__WHAT IS EXPECTED__.
Of all the lines below, output only those starting at the one with "Jack Jones Black Cotton Jeans & Men's Pant" and ending at the one with "Hrušovany nad Jevišovkou Street Map", both ends included, exactly as written.

__DATASET EXCERPTS__.
--------------------
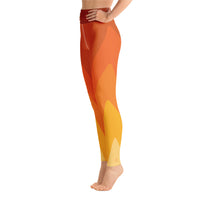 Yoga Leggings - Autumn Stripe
--------------------
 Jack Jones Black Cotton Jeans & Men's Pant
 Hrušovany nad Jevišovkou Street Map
--------------------
__WRITTEN REPLY__.
 Jack Jones Black Cotton Jeans & Men's Pant
 Hrušovany nad Jevišovkou Street Map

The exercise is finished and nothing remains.